• **EXTRACT PROVIDED**
____

There are 3200 T-90s in the world. They weren't really Armatas and the tech programs born from the program could retroactively be installed on older models, thus meaning extension of service by proximity to a program that was just effectively a standardisation of the T-80 to a wider spread platform.

SU-35 was an interim program. It wasn't ever meant to reach F-35 levels of production and they are still being produced.

Mig-35 has yet to reach any level of serial production. Doesn't mean it won't but it's just not there but until 2019, there's no way to tell.

Plus you are acting like the US Atomics program in the 40s was US only. It was a united efforts program between the Allies, hence why the US jumped into the treaties and such so it didn't suddenly get told to fuck off with lend lease as everyone just made their own programs. The arms race was fuck all to do with the USSR parity. There wasn't a single point before the mid 70s/early 80s where the USSR wouldn't have steamrolled their way across Europe with or without nuclear arms because their military doctrine at the time was already about mechanised infantry with tank support.

____

• **Stored dataset items**
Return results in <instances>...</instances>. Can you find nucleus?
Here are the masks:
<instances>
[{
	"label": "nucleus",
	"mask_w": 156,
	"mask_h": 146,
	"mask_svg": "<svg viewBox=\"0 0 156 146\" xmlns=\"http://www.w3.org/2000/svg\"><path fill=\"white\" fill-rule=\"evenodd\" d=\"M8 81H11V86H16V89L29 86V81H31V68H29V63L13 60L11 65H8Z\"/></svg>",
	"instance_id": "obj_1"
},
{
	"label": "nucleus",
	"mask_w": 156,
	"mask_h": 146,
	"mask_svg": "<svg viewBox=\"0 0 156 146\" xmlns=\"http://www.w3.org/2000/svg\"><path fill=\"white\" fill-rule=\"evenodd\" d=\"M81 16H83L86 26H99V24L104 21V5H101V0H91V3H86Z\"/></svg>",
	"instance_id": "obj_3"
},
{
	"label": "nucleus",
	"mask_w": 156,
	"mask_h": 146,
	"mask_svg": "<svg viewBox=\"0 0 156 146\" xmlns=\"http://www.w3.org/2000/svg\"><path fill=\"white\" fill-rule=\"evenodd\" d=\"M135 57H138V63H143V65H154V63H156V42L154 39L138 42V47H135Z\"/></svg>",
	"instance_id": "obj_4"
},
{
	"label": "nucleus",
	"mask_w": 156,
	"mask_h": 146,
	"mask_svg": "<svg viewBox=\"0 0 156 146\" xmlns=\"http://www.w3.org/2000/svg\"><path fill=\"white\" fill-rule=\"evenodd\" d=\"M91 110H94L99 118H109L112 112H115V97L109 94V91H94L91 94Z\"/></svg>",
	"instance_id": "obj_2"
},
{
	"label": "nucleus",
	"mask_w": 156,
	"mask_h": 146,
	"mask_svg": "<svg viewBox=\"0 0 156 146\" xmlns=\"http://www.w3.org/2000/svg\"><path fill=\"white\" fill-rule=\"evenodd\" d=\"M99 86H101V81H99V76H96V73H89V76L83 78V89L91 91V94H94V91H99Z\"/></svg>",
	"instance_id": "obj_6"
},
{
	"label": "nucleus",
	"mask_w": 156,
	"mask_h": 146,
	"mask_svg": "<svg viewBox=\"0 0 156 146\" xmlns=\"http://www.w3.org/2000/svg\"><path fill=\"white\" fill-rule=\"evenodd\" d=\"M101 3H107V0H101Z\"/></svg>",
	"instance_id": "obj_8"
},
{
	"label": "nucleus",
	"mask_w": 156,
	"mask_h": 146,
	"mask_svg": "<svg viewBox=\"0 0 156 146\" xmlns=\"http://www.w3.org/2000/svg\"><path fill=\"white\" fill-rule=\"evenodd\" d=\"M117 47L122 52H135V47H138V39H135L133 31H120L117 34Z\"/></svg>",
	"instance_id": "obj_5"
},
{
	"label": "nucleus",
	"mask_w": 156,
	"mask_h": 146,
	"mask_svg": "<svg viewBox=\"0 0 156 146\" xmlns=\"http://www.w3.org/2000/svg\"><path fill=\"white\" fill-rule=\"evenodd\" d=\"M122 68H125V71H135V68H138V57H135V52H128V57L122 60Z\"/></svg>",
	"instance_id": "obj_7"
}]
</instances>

____

• **TASKS TO PERFORM**
1: In the comment on Russian military programs, do these statements agree with the text? (a) There are 3200 T-90s in the world. (b) The SU-35 was meant to reach F-35 levels of production. (c) The Mig-35 has reached serial production. Answer yes or no for each and quote the deciding words.
2: Proceed with the comment on Russian military programs, picking up after its last sentence.

• **TASK-BY-TASK RESULTS**
1:
(a) Yes: "There are 3200 T-90s in the world."
(b) No: "It wasn't ever meant to reach F-35 levels of production"
(c) No: "Mig-35 has yet to reach any level of serial production."

2:
It's why the entire Cold War was a crock of shit from a historical standpoint and the entire game otherwise was geopolitics between nuclear powers to just create a political ravine and limit economic growth.

If the US really REALLY cared about the USSR and communism, they'd have pushed on after WW2 and Korea and attacked when they had some sort of military advantage in the form of nuclear arms. Instead they sat back and let Russia get the nuke and then claim the Cold War was anything but an excuse to pander politically to other nations to create/influence markets. All anti-communism dogma was entirely marketing and propaganda to give people something to point their finger at just like capitalism was for the CCCP.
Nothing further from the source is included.